The division between African Americans and Africans within the larger black community has always been an anomaly to me. I’ll never forget the day myself and an African American friend played into that narrative as we got into a heated argument about the level of severity the effects of slavery, imperialism, segregation/ Apartheid, and the use of the n-word had on Africans versus African Americans. Despite us both being able to reconcile our differences, the experience not only challenged how I understood the painful history and legacies of imperialism and slavery in Africa, but put into perspective how I and other members of the black community treat our black counterparts with varying identities in sensitive situations such as the one my friend and I were in.
The term “Oppression Olympics” was first introduced to me in passing during my junior year of high school when two friends of mine had gotten into a heated argument.

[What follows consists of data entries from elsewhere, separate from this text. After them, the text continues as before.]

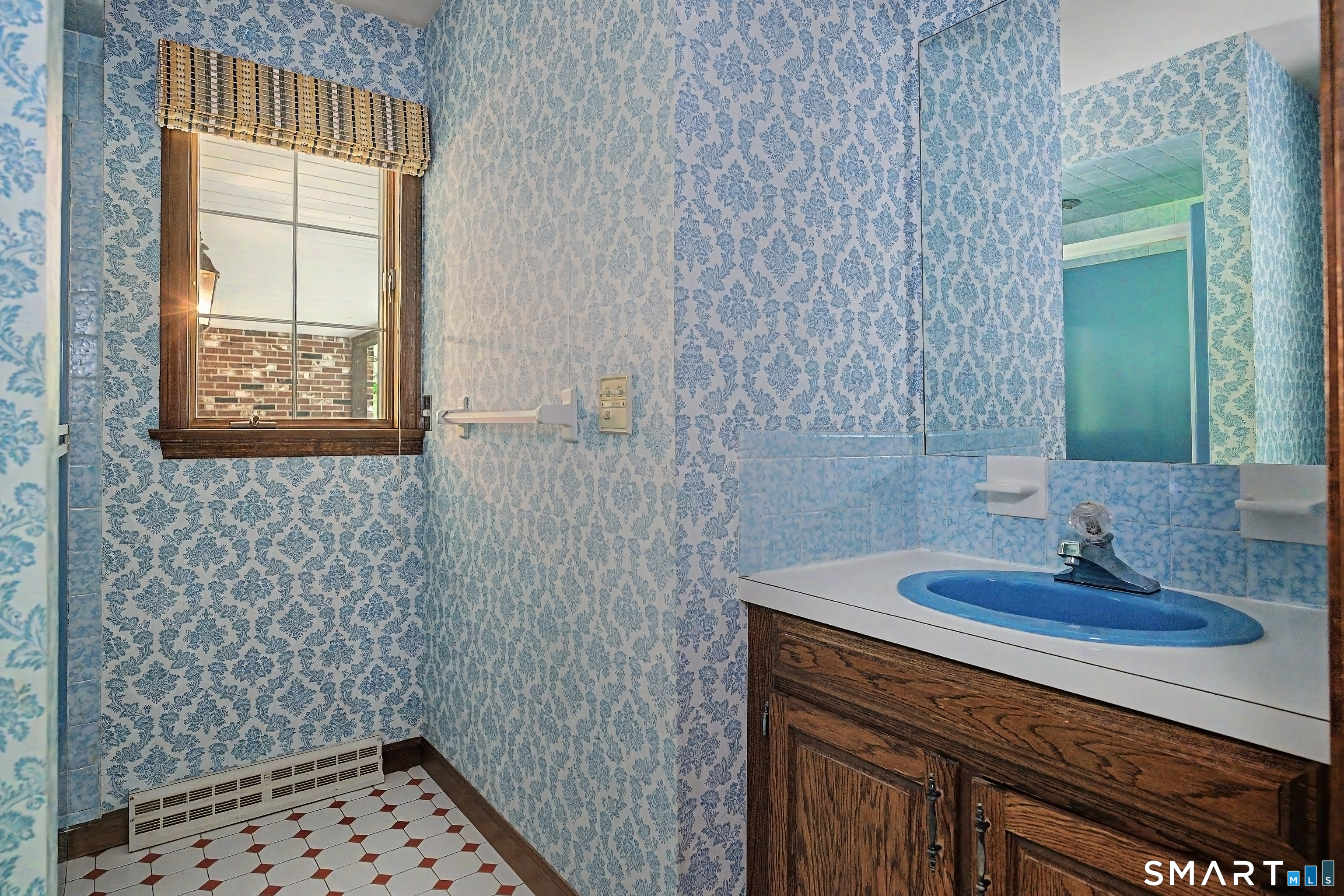 370 Hubbard Road Haddam, CT 06441 - Photo 28 of 39 Hall bathroom shared by two bedrooms.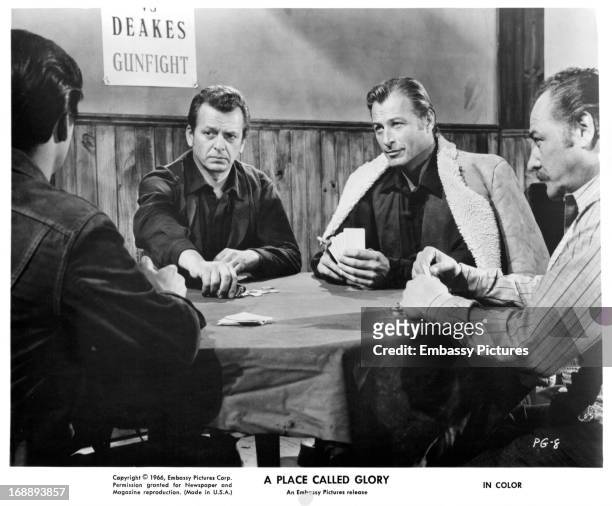 Pierre Brice, Lex Barker and others play cards in a scene from the film 'A Place Called Glory', 1965.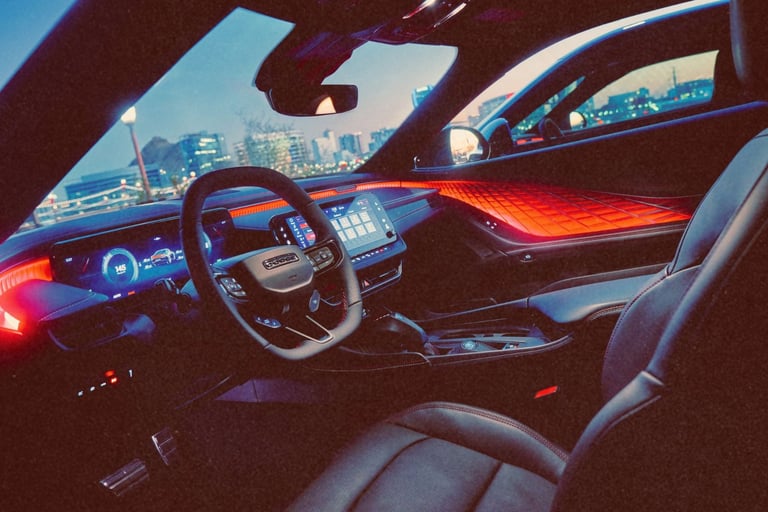 Modern luxury car interior featuring red ambient lighting, digital dashboard, and leather seats at night.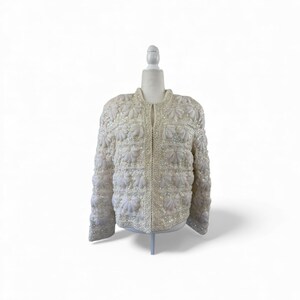 May include: A cream-colored jacket with floral embellishments and sparkling sequins. The jacket is displayed on a mannequin and features a round neckline and long sleeves. The jacket is fully covered in decorative elements.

The quarrel was about the injustices they face as a result of them being a member of their respective marginalized group. As I attempted to calm both of them down, I began to wonder why some members of marginalized groups feel the need to diminish the residual effects of painful history other groups outside of theirs faced? It was not until 3 years later when myself and a close friend found ourselves in the exact same situation did the answer become evident to me.

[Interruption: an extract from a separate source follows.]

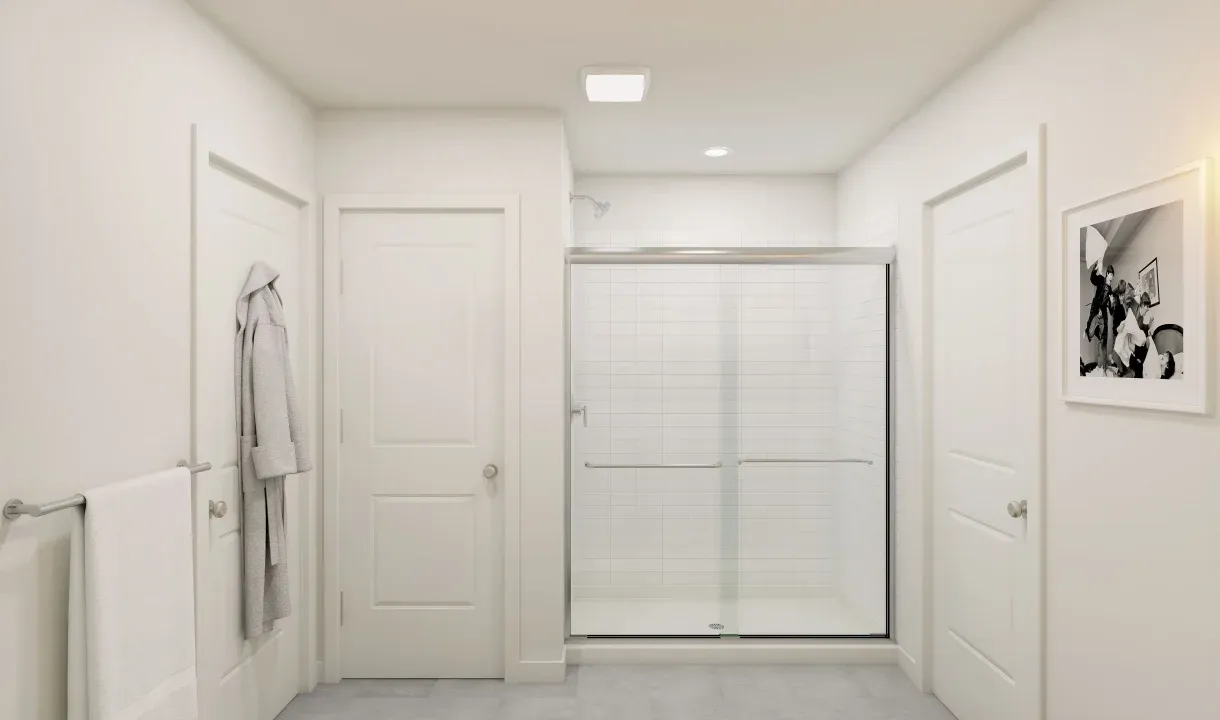 Primary bath with chrome shower enclosure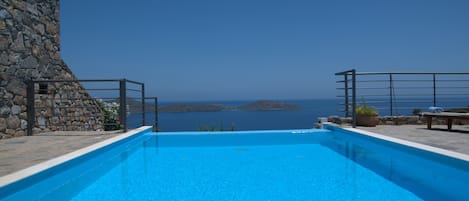 Outdoor pool, pool umbrellas, pool loungers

As both my friend and I took jabs at each other during the entire duration of the heated argument, I began to realize that we were participating in an Oppression Olympics similar to my friends in high school. As a West African and African American woman, I have seen firsthand how both parties ostracize one another from the larger black community. The use of the n-word by Africans and wearing of country attire by non-Africans are just a few examples of how both parties heighten the divide between each other. Ironically, it was also why my friend and I initially started arguing.
Scholars, philanthropists, poets, and millennials alike have all deliberated about the use of the n-word in today’s society. Prior to the legacies of white supremacy (i.e. slavery, colonialism, Jim Crow, and Apartheid), the crude word possessed a different meaning as a sacred word closely related to “god” by ancient Egyptians. Since the discovery about its origins, its use by black millennials has been less protested as a way of reclaiming its meaning. Yet, notable writers and influencers alike still argue about its use. For example, the late poet Maya Angelou repeatedly stated that the use of the word was both vulgar and dangerous.

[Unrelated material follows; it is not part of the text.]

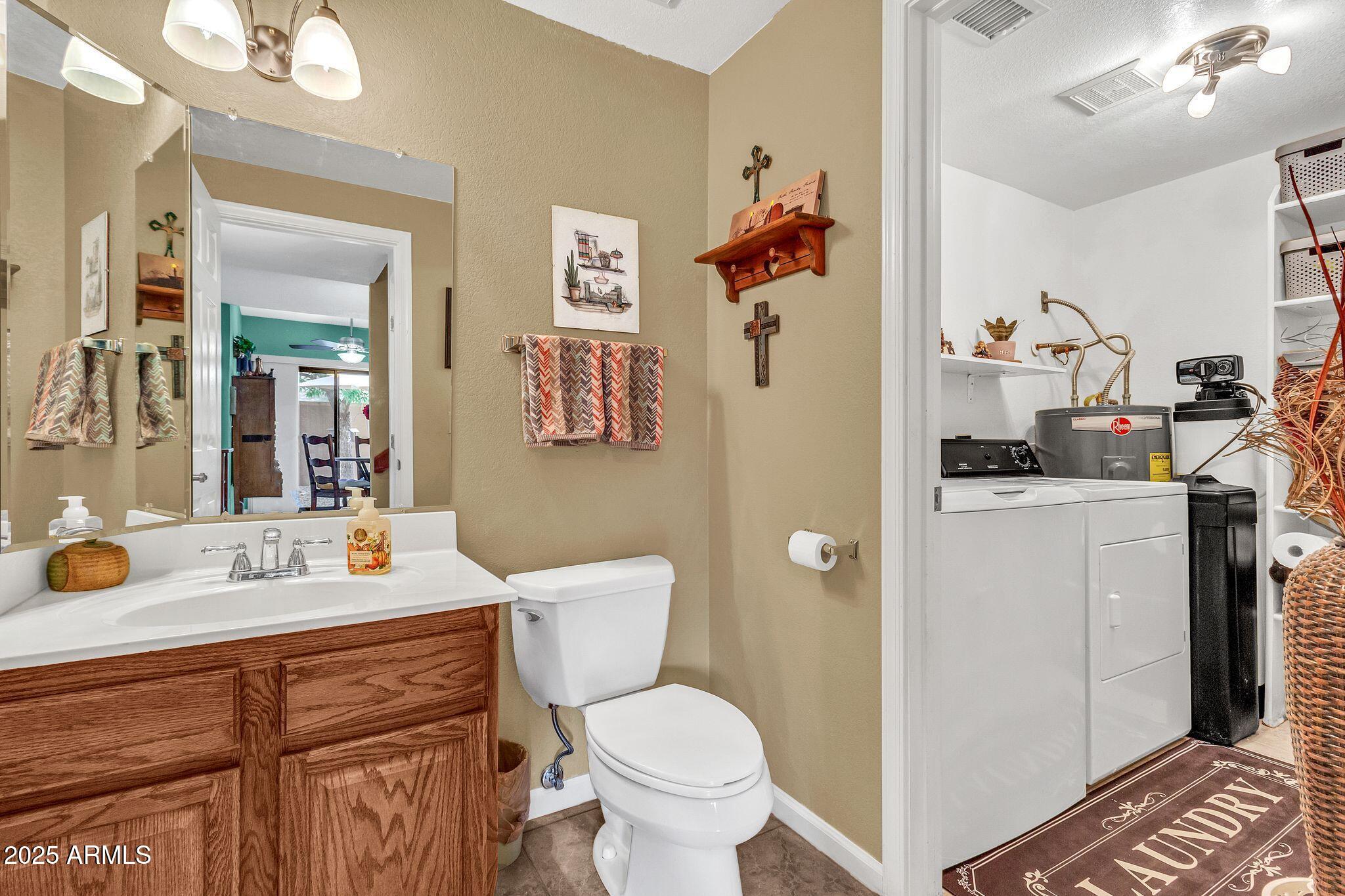 5640 East Bell Road, Unit 1055 Scottsdale, AZ 85254 - Photo 17 of 39 a bathroom with a sink a toilet and a mirror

As members of our community battle among themselves discussing the appropriateness of the use of the word among blacks, they also discuss its use among non-African American blacks. During the argument between my friend and I, this became a prevalent issue as she believed that Africans had zero ownership of the word, despite its ancient origins, because it was never used directly towards them. Although historically the racial slur was created during the 19th century in America, its use has no limits and still affects non-African American blacks. As a result, I do not understand why some African Americans rather choose to exclude other marginalized ethnic groups within the larger black community who are all negatively affected by the slur as opposed to focusing on eradicating the use of the word entirely.
Similarly, as some African-Americans limit the use of the n-word among non-African American blacks, some Africans prohibit African Americans from wearing traditional country attire. As both my friend and I argued about this issue as a form of cultural appropriation, the exclusion of Africans from the use of the n-word, and more, I began to realize the reason why members of our community and other marginalized groups participate in Oppression Olympics. It is to remind one another of the validity of the emotions we share about aspects of our painful history, despite this method having an adverse effect on one another. Although my friend and I were able to reconcile our difference, this is not always the case for those who engage in these types of sensitive arguments. If we simply seized the need to compare our histories between one another, we would lessen the divide within our community.